=== THE TASK ===
Report all lines below with the word "addClass".

=== DATA ===

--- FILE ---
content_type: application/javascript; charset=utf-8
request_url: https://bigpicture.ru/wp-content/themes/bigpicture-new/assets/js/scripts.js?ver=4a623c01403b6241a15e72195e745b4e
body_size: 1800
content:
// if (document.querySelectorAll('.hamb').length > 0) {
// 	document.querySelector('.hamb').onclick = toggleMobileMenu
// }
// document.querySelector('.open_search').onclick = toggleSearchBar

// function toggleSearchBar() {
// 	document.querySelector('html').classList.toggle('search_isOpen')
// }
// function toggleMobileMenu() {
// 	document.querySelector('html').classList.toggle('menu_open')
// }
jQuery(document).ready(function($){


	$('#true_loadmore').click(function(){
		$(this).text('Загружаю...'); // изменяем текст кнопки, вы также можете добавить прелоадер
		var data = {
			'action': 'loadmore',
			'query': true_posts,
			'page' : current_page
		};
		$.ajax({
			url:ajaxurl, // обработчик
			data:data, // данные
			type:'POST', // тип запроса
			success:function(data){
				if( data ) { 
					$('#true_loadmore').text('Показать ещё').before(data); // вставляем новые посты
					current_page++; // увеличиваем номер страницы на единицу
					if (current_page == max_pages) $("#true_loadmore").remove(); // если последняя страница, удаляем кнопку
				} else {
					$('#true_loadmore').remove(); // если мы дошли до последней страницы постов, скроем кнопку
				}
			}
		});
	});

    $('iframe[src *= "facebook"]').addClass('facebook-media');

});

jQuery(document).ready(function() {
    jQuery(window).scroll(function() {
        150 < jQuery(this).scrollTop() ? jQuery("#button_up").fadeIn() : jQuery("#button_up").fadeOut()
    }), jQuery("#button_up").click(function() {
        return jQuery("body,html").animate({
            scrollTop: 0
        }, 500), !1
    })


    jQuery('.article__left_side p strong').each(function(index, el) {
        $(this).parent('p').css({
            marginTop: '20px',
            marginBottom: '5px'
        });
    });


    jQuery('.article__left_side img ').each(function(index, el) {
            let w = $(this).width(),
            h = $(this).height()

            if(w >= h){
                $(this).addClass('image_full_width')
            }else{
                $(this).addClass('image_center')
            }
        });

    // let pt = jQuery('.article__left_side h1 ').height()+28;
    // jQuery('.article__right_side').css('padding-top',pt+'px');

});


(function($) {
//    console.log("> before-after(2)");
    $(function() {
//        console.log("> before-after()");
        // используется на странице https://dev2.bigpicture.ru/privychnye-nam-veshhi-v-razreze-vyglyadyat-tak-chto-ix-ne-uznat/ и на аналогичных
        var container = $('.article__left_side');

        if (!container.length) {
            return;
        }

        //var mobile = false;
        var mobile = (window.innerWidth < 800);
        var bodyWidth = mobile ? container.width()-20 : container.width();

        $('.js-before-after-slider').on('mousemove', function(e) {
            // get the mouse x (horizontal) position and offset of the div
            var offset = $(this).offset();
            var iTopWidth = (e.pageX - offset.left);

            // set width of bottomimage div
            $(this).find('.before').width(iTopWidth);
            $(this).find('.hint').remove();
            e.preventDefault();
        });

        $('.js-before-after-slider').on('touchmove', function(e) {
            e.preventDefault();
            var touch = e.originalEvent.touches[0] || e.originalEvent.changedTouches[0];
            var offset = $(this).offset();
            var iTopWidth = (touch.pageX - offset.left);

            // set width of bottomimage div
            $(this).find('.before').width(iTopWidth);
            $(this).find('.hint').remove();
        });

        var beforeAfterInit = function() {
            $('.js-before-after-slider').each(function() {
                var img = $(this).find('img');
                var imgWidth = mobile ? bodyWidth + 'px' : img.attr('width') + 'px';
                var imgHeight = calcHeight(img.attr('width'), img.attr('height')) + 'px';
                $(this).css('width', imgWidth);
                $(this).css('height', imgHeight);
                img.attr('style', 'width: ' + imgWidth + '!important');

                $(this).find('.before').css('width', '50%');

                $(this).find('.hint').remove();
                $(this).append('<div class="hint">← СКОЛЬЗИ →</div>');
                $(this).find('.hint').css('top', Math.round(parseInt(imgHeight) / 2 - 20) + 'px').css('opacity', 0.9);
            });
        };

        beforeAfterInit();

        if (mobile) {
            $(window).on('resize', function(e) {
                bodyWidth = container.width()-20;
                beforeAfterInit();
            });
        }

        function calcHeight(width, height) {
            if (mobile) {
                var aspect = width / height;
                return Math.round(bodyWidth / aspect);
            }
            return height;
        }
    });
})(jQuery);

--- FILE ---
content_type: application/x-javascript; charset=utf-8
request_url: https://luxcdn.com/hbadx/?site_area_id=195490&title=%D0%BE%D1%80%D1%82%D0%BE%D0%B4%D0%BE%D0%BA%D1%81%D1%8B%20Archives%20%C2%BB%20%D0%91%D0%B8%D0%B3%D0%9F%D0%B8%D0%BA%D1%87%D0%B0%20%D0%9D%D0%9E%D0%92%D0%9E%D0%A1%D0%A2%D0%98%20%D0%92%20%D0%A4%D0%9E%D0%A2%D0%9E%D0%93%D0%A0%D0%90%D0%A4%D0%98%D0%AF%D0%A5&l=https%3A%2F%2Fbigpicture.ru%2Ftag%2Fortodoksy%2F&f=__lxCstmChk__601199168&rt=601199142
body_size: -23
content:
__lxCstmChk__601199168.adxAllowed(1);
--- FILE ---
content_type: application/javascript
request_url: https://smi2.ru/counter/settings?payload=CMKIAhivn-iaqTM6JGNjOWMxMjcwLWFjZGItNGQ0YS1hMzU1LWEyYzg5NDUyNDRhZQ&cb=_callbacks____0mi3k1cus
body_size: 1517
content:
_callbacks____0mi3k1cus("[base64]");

=== EXERCISE OUTPUT ===
    $('iframe[src *= "facebook"]').addClass('facebook-media');
                $(this).addClass('image_full_width')
                $(this).addClass('image_center')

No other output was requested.